In Fig. 9, we can see that three of the categories present a medium range of A3 values (from 0.226 to 0.289), while one category (JavaScript Libraries) has a large range of A3 values (0.441) and two categories have small ranges (0.103 and 0.028). The largest and smallest ranges are categories that have the higher and lower number of technologies, but it should be highlighted that that is not the only reason, since there are categories in the medium range with the same number of technologies. What this seems to indicate is that the choice of JavaScript Library can have a higher impact on the accessibility of the web page than the UI Framework or the Advertising technology to use.

It is also interesting to observe that none of these six categories have only technologies with an A3 score that is above or below the average of the A3 score of all the pages evaluated in our study. What this shows is that, for these categories, it is always possible to select a technology that can improve (or worsen) the accessibility of web content, even if that category has shown to worsen (or improve) the accessibility of web pages in general.

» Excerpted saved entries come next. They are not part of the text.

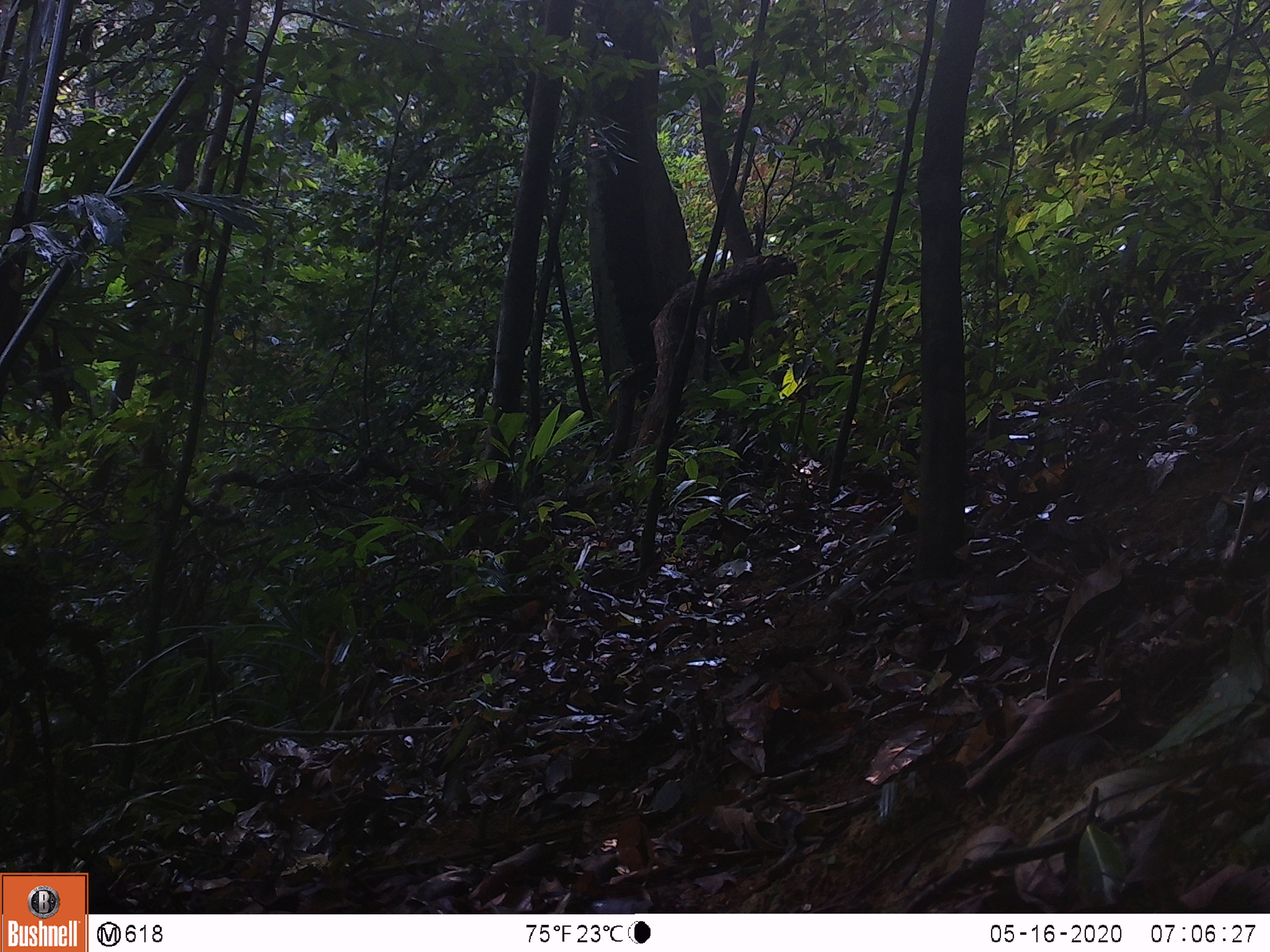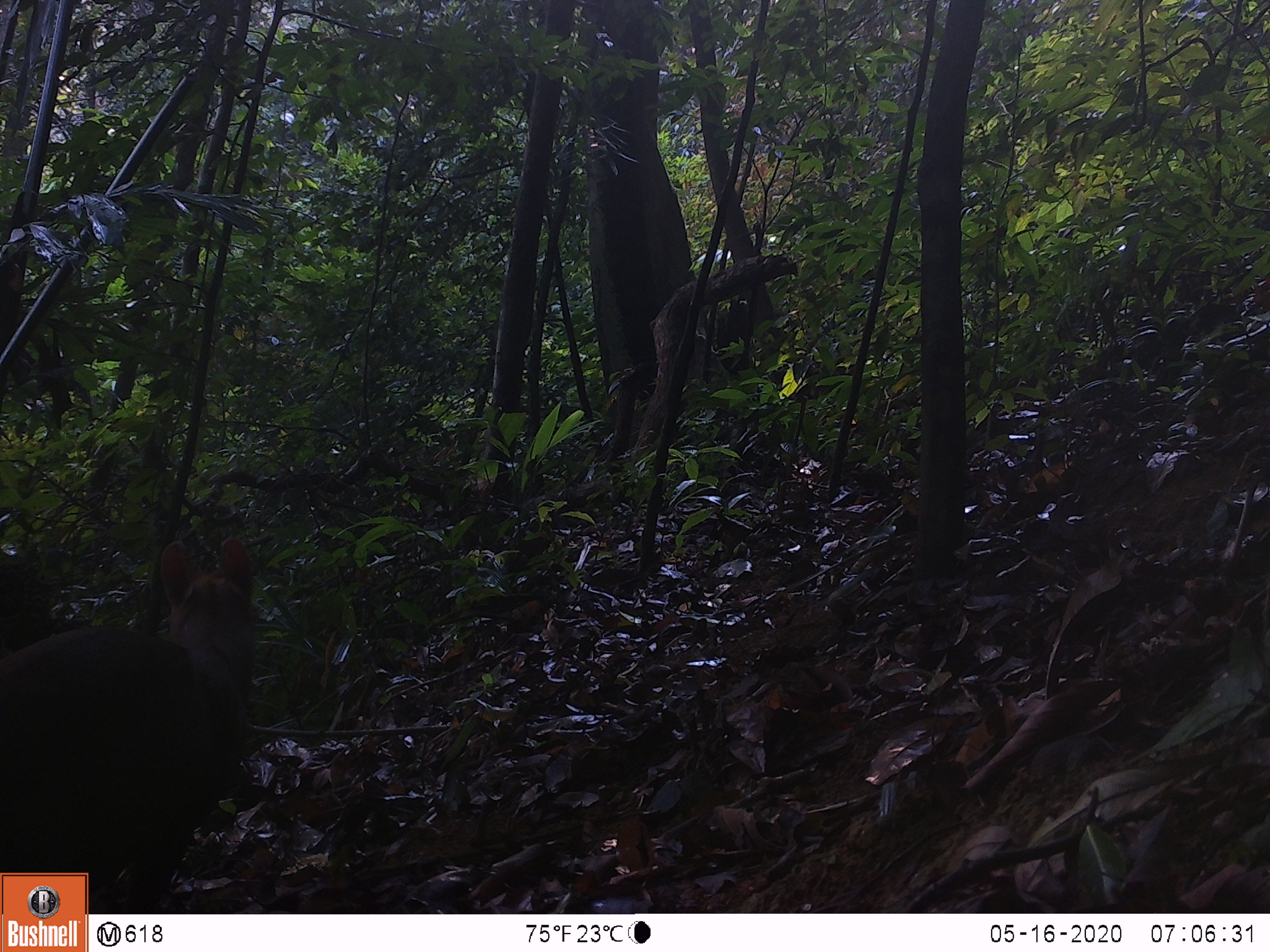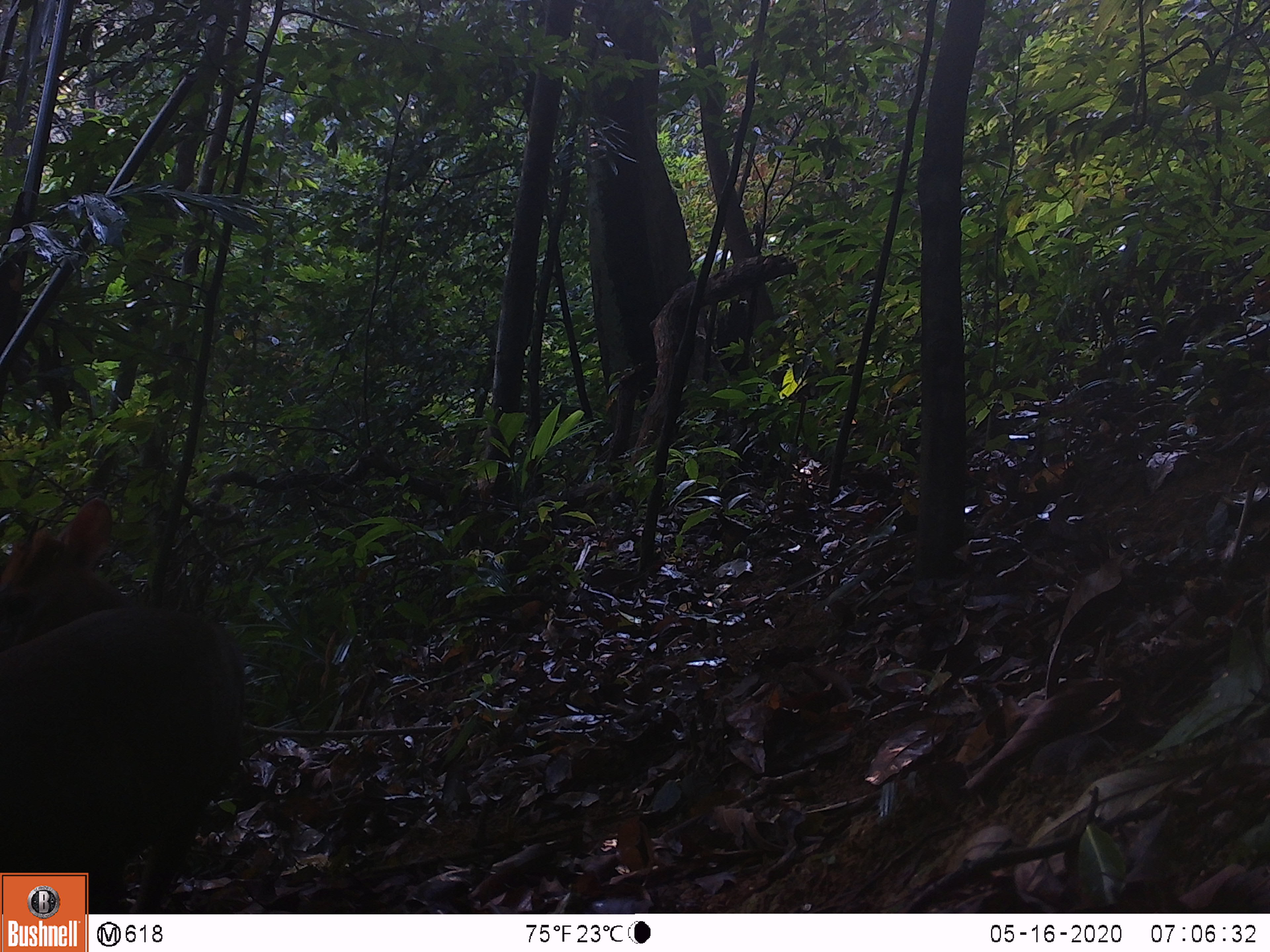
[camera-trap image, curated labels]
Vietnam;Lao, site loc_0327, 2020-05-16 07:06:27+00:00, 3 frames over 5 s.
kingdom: Animalia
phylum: Chordata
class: Mammalia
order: Artiodactyla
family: Cervidae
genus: Muntiacus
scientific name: Muntiacus rooseveltorum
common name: roosevelt's muntjac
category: roosevelts muntjac group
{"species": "roosevelts muntjac group (roosevelt's muntjac) (Muntiacus rooseveltorum)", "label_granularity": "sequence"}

By comparing our results with the WebAIM Million study [25], we noticed similar ordering of the technologies. For instance, our UI Frameworks category has the ZURB Foundation (\(\mu\) = 0.641) technology as the technology with lowest A3 score, followed by Bootstrap (\(\mu\) = 0.654). The range of these metrics is the smallest one in our analysis. The same happens in the WebAIM study, whose results have the technologies ordered in the same way, as well as a similar average for the number of errors reported for each technology.

6 Limitations of the study

In this work, we used QualWeb, Wappalyzer and SimilarTech, either to evaluate the accessibility of web pages or to identify web technologies. The fact that automatic tools were the only used evaluation procedure in this study limits the amount of detected accessibility issues, among other drawbacks [39]. Given that by using only tests from ACT rules we are adopting an approach that reduces the number of false positives (i.e., flagging something as an error when it is not) at the cost of eventually increased false negatives (i.e., failing to flag errors), we are aware that we are not capturing all accessibility problems, therefore offering a more positive perspective about the overall web accessibility than the reality.

We used the categorization of technologies from the tools themselves. We are aware that some technologies might be categorized differently and that would mean a specific technology would be compared with other technologies when in another category. However, due to the large size our sample, we do not expect that would impact the results of the comparison between categories.

7 Conclusions

Following the accessibility assessment of 2,884,498 web pages, we believe the state of web accessibility continues to lag behind what needs to be achieved to ensure universal access to web services and content. We found an average of 30 errors per page and that only a very small number of web pages (0.5% of our sample) did not have errors. Taking into account that the accessibility assessment was done with an automated tool, which cannot detect all accessibility barriers, this grim outlook is still an optimistic view of the real status, that, at best, is as bad as portrayed, and, probably, even worse.

We complemented the accessibility analysis, with a study of the relationship between web accessibility, as measured by an accessibility metric, and web technologies. Almost all of the categories of technology we analyzed were found to lead to differences in the value of the metric when comparing pages that used technologies from the category to those pages without those technologies. Our inspection found that using development frameworks and systems seems to lead to pages with improved accessibility, while technologies that represent components that are just plugged-in to the web page seem to lower the accessibility. Still, by further analyzing the differences between technologies within a category, we learned that, irrespective of category, technologies can be selected that can lead to improved or worsened accessibility.

According to this study’s findings, developers should take into consideration two important aspects: (1) the prioritization and awareness of the importance of access by all groups of users and (2) the impact that the technologies have on accessibility, upon the development of web content. Hence, design and development teams should focus on applying good practices when designing and developing web content and choosing the technologies that lead to better accessibility.